### TASK ITEM
From the material below, copy exactly the lines beginning with the one that contains "Mexico��s Toluca player" and ending with the one that contains "Comment réaliser cette"; the pictures stay out.
======== DATA RECORDS
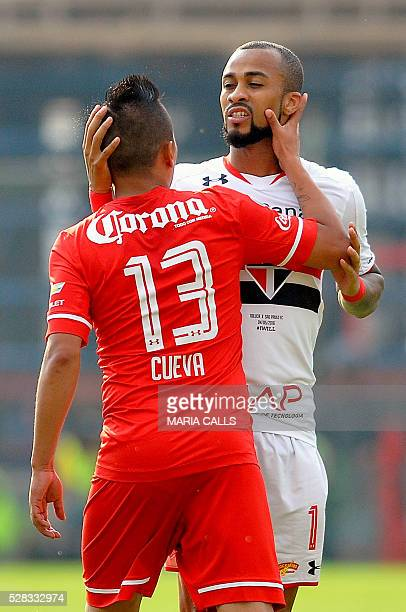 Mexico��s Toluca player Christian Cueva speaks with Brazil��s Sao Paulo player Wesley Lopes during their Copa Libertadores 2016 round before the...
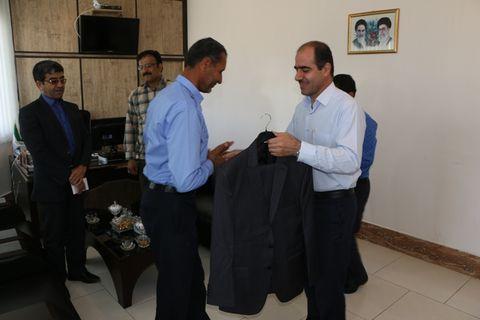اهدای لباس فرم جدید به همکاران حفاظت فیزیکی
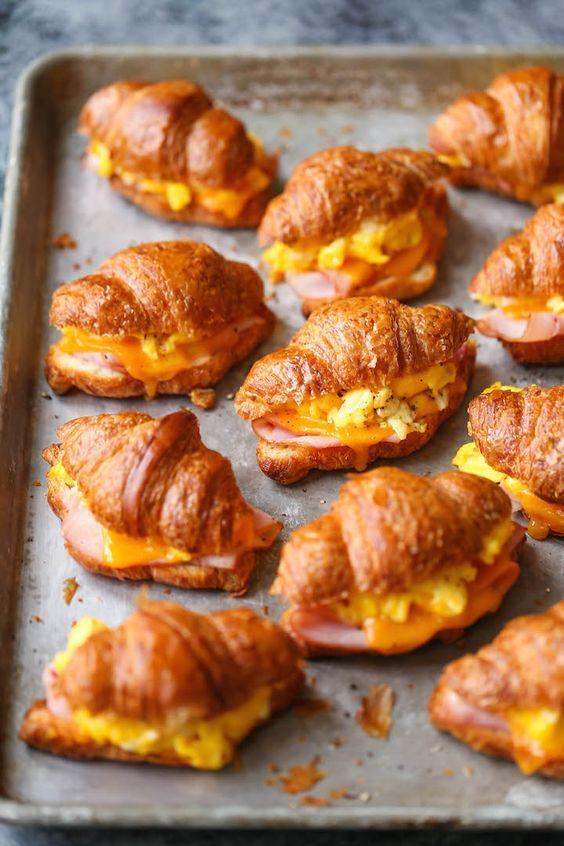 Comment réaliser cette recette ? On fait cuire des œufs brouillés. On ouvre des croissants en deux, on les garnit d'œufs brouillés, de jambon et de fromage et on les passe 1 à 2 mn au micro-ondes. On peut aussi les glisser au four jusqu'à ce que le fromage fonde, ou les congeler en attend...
================
======== DATA RECORDS
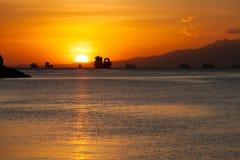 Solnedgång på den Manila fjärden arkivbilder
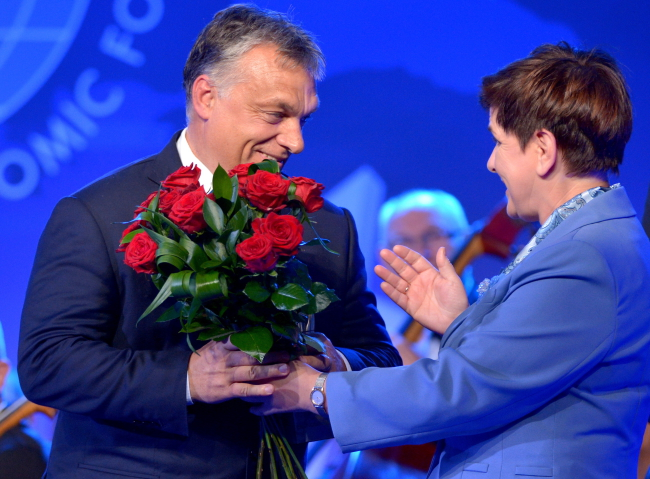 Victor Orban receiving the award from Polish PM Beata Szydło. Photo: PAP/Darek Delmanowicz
================
======== DATA RECORDS
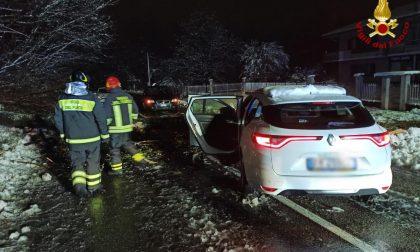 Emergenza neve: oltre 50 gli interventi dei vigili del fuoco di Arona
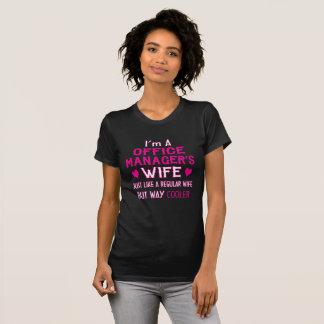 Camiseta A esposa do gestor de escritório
================
### RESULT
 Mexico��s Toluca player Christian Cueva speaks with Brazil��s Sao Paulo player Wesley Lopes during their Copa Libertadores 2016 round before the...
اهدای لباس فرم جدید به همکاران حفاظت فیزیکی
 Comment réaliser cette recette ? On fait cuire des œufs brouillés. On ouvre des croissants en deux, on les garnit d'œufs brouillés, de jambon et de fromage et on les passe 1 à 2 mn au micro-ondes. On peut aussi les glisser au four jusqu'à ce que le fromage fonde, ou les congeler en attend...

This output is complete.